Maybe.  I'm only human.  It's very very difficult for me to watch the rejec....  the honest people making honest mistakes featurette... because I've bee there and done that.  I know how it feels.   Will I still watch it?  Maybe.  I will definitely speak up for those people if I do, and I definitely won't laugh at them when they cry.  There HAVE been people who have committed suicide over American Idol auditions (that one girl Alexis comes to mind most often... I still think about her from time to time).  I don't think that's American Idol's fault, they had a lot of other deep seated issues, but it certainly started a lot of bullying that probably added to the problem.  I can't help but think about people like her when I watch it now.  But will I still watch it?  Maybe.  I definitely don't look forward to it like I used to.  I didn't even get all the way through the Jersey episode, which has NEVER happened to me before, especially this early in the rej... honest people featurette.  ESPECIALLY in a place as juicy as New Jersey.   But it just didn't hold the same appeal.  Maybe I'm growing up.  Maybe I just have more empathy.  Maybe I have better more productive things to do with my time than watch other people fail and/or succeed (like write blogs!).
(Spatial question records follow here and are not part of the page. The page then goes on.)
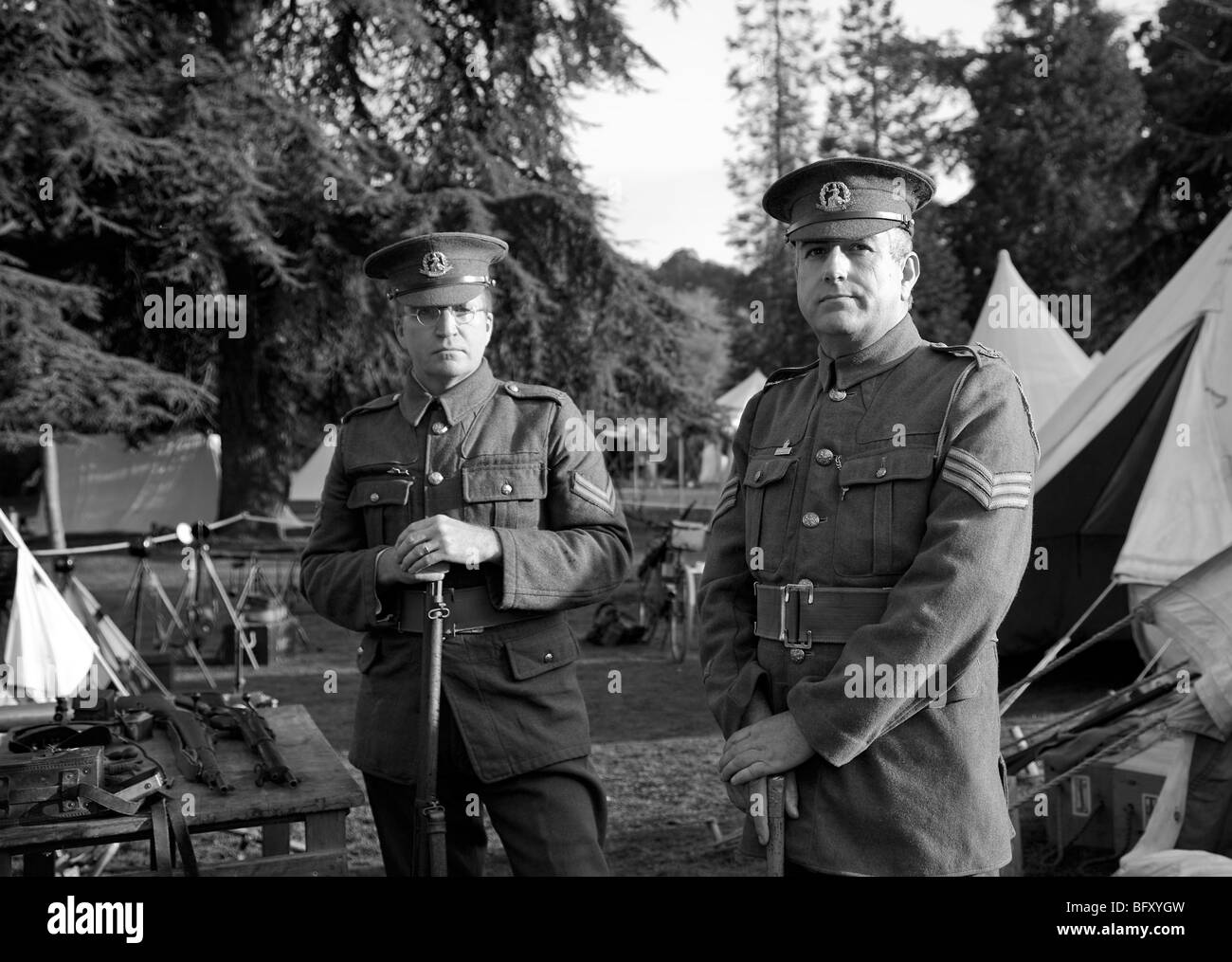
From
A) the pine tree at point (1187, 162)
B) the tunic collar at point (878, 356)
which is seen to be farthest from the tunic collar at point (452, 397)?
the pine tree at point (1187, 162)

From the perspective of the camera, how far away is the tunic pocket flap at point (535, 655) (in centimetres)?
274

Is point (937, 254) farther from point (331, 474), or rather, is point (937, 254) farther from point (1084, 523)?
point (331, 474)

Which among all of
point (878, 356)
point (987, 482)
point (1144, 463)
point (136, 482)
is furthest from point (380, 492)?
point (136, 482)

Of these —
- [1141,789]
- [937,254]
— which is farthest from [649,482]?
[1141,789]

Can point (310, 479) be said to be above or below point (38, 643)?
above

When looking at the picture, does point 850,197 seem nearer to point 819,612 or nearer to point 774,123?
point 819,612

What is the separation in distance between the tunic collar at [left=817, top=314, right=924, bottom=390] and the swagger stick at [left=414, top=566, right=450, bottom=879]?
963 millimetres

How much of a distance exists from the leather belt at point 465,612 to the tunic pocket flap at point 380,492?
0.77 feet

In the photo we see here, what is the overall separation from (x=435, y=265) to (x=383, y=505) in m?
0.59

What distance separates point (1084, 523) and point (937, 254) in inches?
1023

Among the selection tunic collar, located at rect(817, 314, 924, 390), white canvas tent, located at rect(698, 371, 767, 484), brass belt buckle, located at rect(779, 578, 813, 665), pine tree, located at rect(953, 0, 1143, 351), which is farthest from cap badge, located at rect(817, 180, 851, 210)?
pine tree, located at rect(953, 0, 1143, 351)

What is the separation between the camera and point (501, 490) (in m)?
2.80

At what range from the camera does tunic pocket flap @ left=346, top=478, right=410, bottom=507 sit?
283 cm
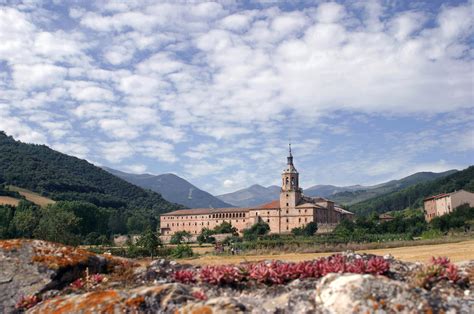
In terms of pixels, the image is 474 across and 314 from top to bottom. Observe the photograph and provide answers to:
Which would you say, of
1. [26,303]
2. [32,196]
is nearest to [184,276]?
[26,303]

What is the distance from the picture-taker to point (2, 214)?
116625mm

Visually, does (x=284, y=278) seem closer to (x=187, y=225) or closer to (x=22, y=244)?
(x=22, y=244)

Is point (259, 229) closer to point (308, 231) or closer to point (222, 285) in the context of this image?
point (308, 231)

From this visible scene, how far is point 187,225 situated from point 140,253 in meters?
124

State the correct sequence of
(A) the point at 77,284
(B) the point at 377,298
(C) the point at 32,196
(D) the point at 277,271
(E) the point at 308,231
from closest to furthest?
1. (B) the point at 377,298
2. (D) the point at 277,271
3. (A) the point at 77,284
4. (E) the point at 308,231
5. (C) the point at 32,196

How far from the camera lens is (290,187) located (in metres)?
162

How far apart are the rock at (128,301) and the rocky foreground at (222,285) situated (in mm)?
14

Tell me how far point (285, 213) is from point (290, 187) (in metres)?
9.28

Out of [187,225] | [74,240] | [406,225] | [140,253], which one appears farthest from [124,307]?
[187,225]

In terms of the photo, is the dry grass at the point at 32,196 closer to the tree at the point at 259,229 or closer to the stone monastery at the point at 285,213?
the stone monastery at the point at 285,213

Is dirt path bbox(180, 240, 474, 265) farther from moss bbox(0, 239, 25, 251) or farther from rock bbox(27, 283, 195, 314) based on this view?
rock bbox(27, 283, 195, 314)

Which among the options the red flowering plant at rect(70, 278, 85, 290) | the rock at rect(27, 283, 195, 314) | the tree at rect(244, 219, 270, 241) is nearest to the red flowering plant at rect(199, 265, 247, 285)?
the rock at rect(27, 283, 195, 314)

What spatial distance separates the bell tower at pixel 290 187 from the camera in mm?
159750

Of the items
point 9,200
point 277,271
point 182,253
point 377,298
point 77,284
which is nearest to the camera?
point 377,298
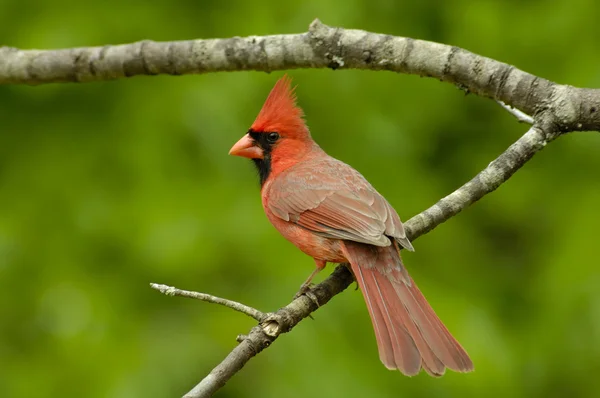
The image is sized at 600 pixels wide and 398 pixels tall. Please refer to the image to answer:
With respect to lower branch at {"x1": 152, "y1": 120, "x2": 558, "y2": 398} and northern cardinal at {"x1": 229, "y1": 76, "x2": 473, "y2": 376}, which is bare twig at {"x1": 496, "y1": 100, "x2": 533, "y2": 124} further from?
northern cardinal at {"x1": 229, "y1": 76, "x2": 473, "y2": 376}

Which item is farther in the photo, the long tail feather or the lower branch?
A: the long tail feather

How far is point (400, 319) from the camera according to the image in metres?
3.38

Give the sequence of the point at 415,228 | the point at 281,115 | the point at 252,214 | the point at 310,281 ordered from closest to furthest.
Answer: the point at 415,228
the point at 310,281
the point at 252,214
the point at 281,115

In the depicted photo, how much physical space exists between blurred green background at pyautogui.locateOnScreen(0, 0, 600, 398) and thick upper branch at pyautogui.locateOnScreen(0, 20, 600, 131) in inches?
17.1

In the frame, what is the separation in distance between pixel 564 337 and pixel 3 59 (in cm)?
285

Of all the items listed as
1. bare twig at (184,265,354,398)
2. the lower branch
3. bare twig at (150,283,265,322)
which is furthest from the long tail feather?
bare twig at (150,283,265,322)

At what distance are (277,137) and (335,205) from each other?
660mm

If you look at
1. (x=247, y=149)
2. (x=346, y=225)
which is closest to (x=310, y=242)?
(x=346, y=225)


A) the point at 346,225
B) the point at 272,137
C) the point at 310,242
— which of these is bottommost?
the point at 310,242

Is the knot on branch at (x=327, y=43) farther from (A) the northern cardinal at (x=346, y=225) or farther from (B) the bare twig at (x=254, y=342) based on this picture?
(B) the bare twig at (x=254, y=342)

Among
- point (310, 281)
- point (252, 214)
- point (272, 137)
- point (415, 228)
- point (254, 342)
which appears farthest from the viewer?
point (272, 137)

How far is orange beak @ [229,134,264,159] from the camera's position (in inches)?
172

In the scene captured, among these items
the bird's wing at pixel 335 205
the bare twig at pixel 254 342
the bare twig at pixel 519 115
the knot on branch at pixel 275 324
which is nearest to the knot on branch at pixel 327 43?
the bird's wing at pixel 335 205

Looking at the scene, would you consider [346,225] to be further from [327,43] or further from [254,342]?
[254,342]
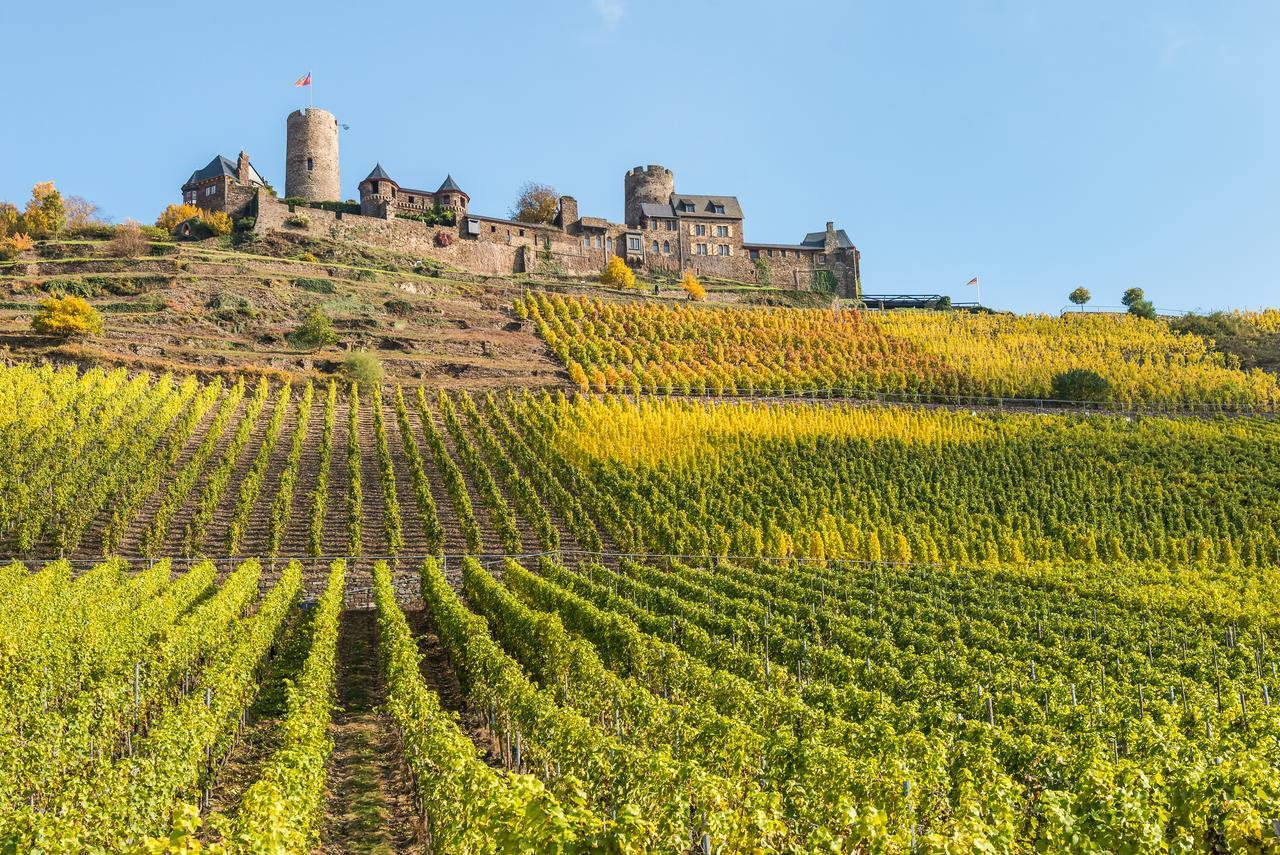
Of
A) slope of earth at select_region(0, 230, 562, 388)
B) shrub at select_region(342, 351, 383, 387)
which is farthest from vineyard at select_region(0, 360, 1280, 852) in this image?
slope of earth at select_region(0, 230, 562, 388)

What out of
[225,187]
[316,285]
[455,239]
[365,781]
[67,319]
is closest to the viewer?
[365,781]

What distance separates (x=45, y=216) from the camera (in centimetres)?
7119

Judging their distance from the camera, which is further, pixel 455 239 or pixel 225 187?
pixel 455 239

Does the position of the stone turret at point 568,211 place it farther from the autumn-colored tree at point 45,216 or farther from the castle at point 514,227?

Best wishes to American Idol Season 10
I may still watch because of the people I briefly met and liked who are still involved. I want to see them go far and do well.  And for what it's worth, Season 10 definitely seems different than any other season I've ever seen.  There are no quips from Simon (before I would have been as disappointed about that as I am about Steve Carrell leaving The Office) but if I'm feeling sorry for people now I'm glad he's not there.    I understand why Ellen DeGeneres left because she "realized this season that while I love discovering, supporting and nurturing young talent, it was hard for me to judge people and sometimes hurt their feelings."  She obviously knew what the show was about and what she'd be doing before she signed up, I guess she just didn't realize (like I didn't realize) the extent of some of the things that happened.   But it already seems different.  Jennifer Lopez is a beautiful person inside and out, and she's seemingly good intentioned.  I'd much rather laugh at Steven Tyler mouthing along to the lyrics and playing drums for contestants than to watch yet another person breakdown.   I also have noticed that they are hardly showing anything this year....  previous years we might see 25-40 contestants audition per episode, I'm not even sure if we saw 10 audition in New Orleans.  It seemed like there was a lot left out or missing.  I'm not sure of the reason exactly, but I sure am relieved!   Grateful you can only see me through this blog for now (or at least for a little bit longer).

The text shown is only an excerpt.